“The deals reached by National Cabinet today on energy price caps, and yesterday by Energy Ministers on an electricity capacity mechanism, are far from perfect but on balance they are likely to help energy users in the near term and for years to come,” Innes Willox, Chief Executive of national employer association Ai Group, said today.
“Soaring prices for coal and gas, driven by the war in Ukraine, have been threatening intense pain for businesses and households across Eastern Australia. All the response options had shortcomings, but something effective needed to be done.
“The coal and gas price caps agreed today are not a long term or preferable solution. They will be messy to implement and it would be better if we were not still so vulnerable to gyrations in these global fuel markets. But they look likely to be very helpful in dampening the immediate economic pain of this global energy crisis. Caps will need to phase out as soon as they can, depending on the evolving situation in global energy markets and Australia’s progress in speeding our supply and demand-side energy transitions.
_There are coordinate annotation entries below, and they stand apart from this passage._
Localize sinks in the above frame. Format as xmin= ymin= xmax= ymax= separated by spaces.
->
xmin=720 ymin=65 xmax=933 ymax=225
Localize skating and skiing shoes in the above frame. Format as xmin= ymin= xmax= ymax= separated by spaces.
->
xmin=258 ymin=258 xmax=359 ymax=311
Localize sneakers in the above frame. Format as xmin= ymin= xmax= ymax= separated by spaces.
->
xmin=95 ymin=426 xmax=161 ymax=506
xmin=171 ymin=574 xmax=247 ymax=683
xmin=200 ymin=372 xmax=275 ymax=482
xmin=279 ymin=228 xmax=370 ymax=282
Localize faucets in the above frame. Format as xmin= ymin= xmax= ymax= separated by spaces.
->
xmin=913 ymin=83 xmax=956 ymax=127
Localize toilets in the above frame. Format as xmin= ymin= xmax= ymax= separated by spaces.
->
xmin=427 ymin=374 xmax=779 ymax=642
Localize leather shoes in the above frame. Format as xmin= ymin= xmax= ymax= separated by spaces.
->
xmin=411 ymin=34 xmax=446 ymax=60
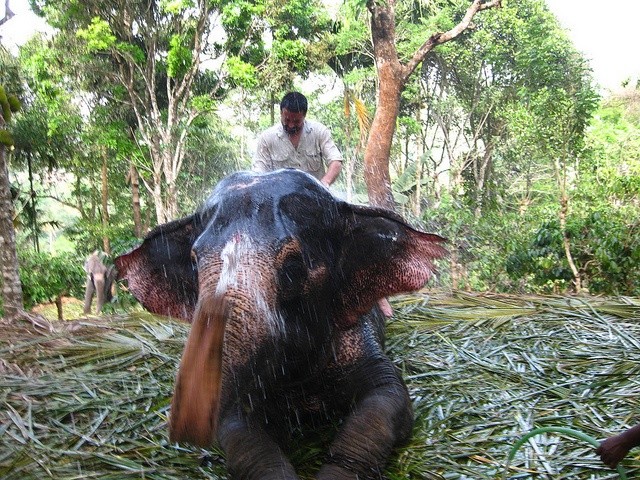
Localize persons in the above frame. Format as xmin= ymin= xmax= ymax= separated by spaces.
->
xmin=252 ymin=91 xmax=343 ymax=191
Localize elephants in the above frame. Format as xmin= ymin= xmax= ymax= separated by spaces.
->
xmin=81 ymin=164 xmax=452 ymax=480
xmin=79 ymin=249 xmax=120 ymax=316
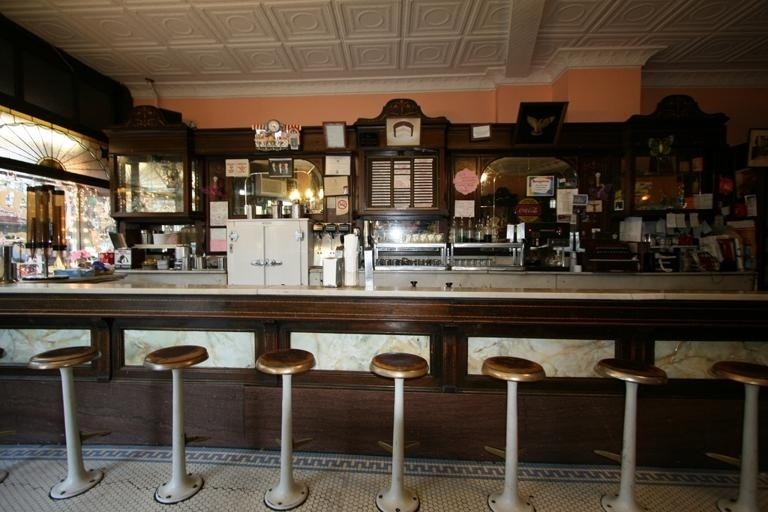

“Yesterday’s in-principle agreement to a Capacity Investment Scheme for the National Electricity Market looks to be a useful part of that longer-term strategy. Phasing down coal generation will reduce our exposure to coal prices but we need to ensure that new capacity comes on line in good time – and that we can manage the variability of the renewables that will soon dominate electricity supply. The CIS agreed in principle will help ensure we get the investment required.
“There is a lot to digest from these announcements. We’ll be consulting our members on Monday and feeding into the next phase of design on the CIS. At this early stage, however, we are relieved that Australia’s governments have listened to industry, accepted the reality of this crisis, and are working together to respond effectively,” Mr Willox said.